• **Данный текст**
►

Ла Скала так озабочена своей незапятнанной репутацией. Никто не вправе сказать о Ла Скала ни единого дурного слова, любое неодобрение – это всегда для кого-нибудь другого. Но, даже не возлагая прямой ответственности за ошибку при недоразумении в отношениях между двумя театрами, Ла Скала мог бы по крайней мере сообщить, что пятое представление в Эдинбурге с участием Каллас было невоможно, но Каллас со своей стороны выполнила все условия контракта и не несла ответственности за все это. Но Ла Скала и пальцем не пошевелил, чтобы защитить меня.
Не обойдись со мной Ла Скала таким образом в Эдинбурге – не случилось бы никакого скандала и в Сан-Франциско. Я должна была петь в Сан-Франциско 27 сентября и 10 ноября того же года, но 1 сентября отправила телеграмму директору Курту Герберту Адлеру, сообщив ему о состоянии моего здоровья и посоветовав, кем меня заменить в крайнем случае. Потом меня снова осмотрел мой доктор и запретил покидать Милан, объяснив, что я не слишком крепка даже для простого путешествия, не говоря уж о профессиональном выступлении. За две недели до вечера открытия в Сан-Франциско я сообщила Адлеру, что не вижу возможности выступать, и вот тогда-то мне и пришлось расплатиться за последствия скандала в Эдинбурге. Кажется, Адлер решил, что, надменно отнесясь к Эдинбургу, я теперь столь же надменно презираю и Сан-Франциско. Дабы помочь Сан-Франциско и желая там спеть, я предложила выступить во втором месяце сезона, но получила ответ, что должна или прибыть в соответствии с указанными в контракте датами, или не приезжать вовсе. При этом было заявлено, что я сообщила о невозможности своего приезда в Сан-Франциско «всего за несколько дней» до вечера открытия сезона.
После случившегося в Эдинбурге я была в ярости от того, как повел себя театр Ла Скала, и потребовала от директора Гирингелли, чтобы он снял мое имя с афиш. И я была вправе этого требовать, ибо у меня за спиной были шесть лет славы в Ла Скала. Работа вообще приносит мне глубочайшее счастье, а в Ла Скала я работала много и чего только не пела. Пометка «Esaurito» – «все билеты проданы» – всегда была на афишных тумбах Ла Скала, и это очень нравилось, как всем сопрано, так и руководству оперного театра. Каждый год Гирингелли преподносил мне подарки: серебряную чашу, зеркало в серебряной оправе, подсвечник, костюмы, и плюс к тому изобилие медовых словечек и комплиментов.

◄

• **Что сделать**
A: Перескажите отрывок о Каллас, Ла Скала и Сан-Франциско в двух предложениях.
B: Согласуются ли с отрывком о Каллас, Ла Скала и Сан-Франциско следующие утверждения? Для каждого ответьте «да» или «нет» и приведите дословно решающие слова отрывка. (i) Каллас должна была петь в Сан-Франциско 27 сентября и 10 ноября. (ii) Врач разрешил Каллас поехать в Сан-Франциско при условии, что она не будет выступать. (iii) Гирингелли ежегодно дарил Каллас подарки.
Материал ниже никак не связан с этим отрывком.

• **Исходные данные**
►

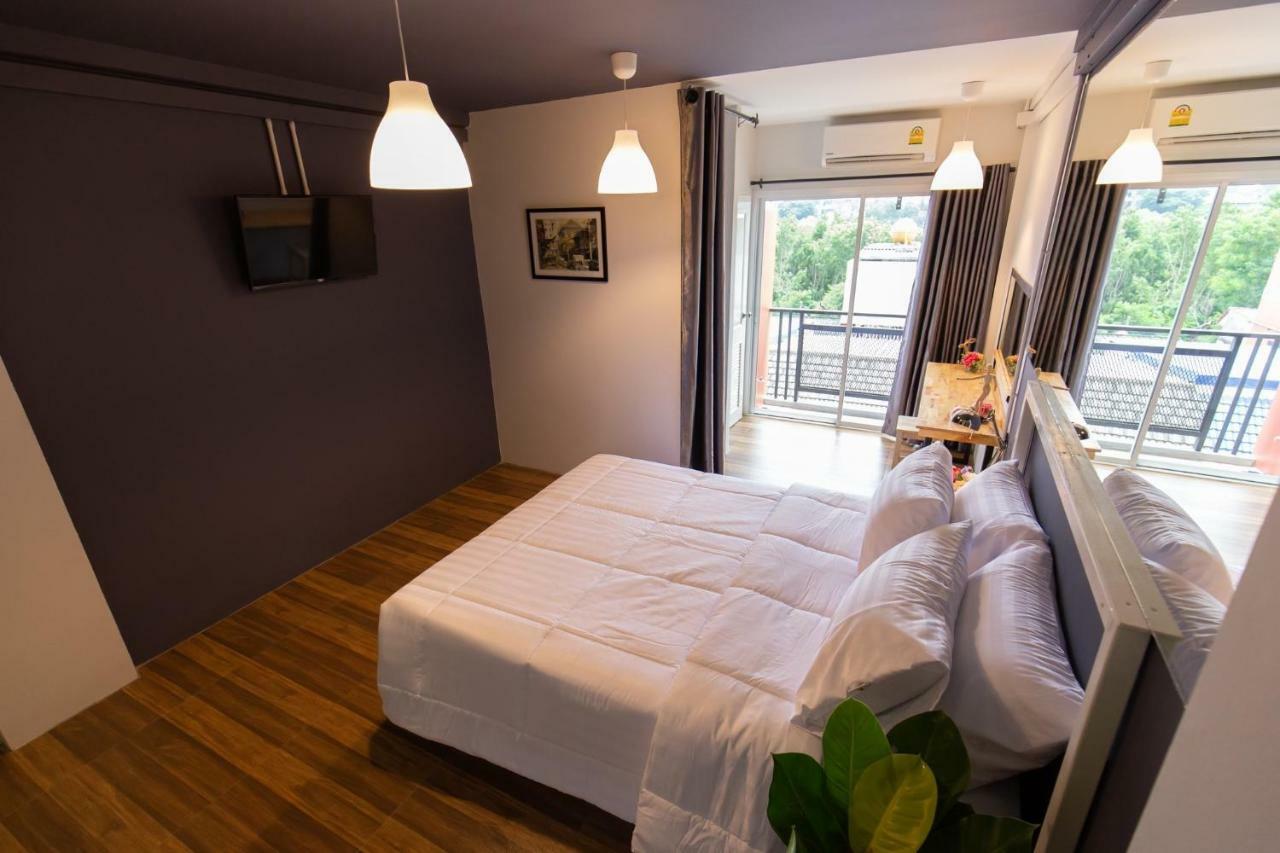 Mango 10 House Hotel Bangkok Ngoại thất bức ảnh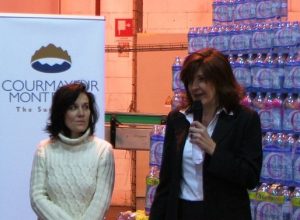 Fabrizia Derriard e Federica Dusman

◄

• **Ответы**
A: Каллас упрекает Ла Скала в том, что театр не защитил её после недоразумения с пятым представлением в Эдинбурге, хотя она выполнила все условия контракта, и в гневе она потребовала от директора Гирингелли снять её имя с афиш. По её словам, за эдинбургский скандал ей пришлось расплатиться в Сан-Франциско: когда врач запретил ей покидать Милан и она предложила выступить во втором месяце сезона, ей ответили, что она должна прибыть в указанные в контракте даты или не приезжать вовсе.

B:
(i) Да: «Я должна была петь в Сан-Франциско 27 сентября и 10 ноября того же года».
(ii) Нет: «меня снова осмотрел мой доктор и запретил покидать Милан».
(iii) Да: «Каждый год Гирингелли преподносил мне подарки».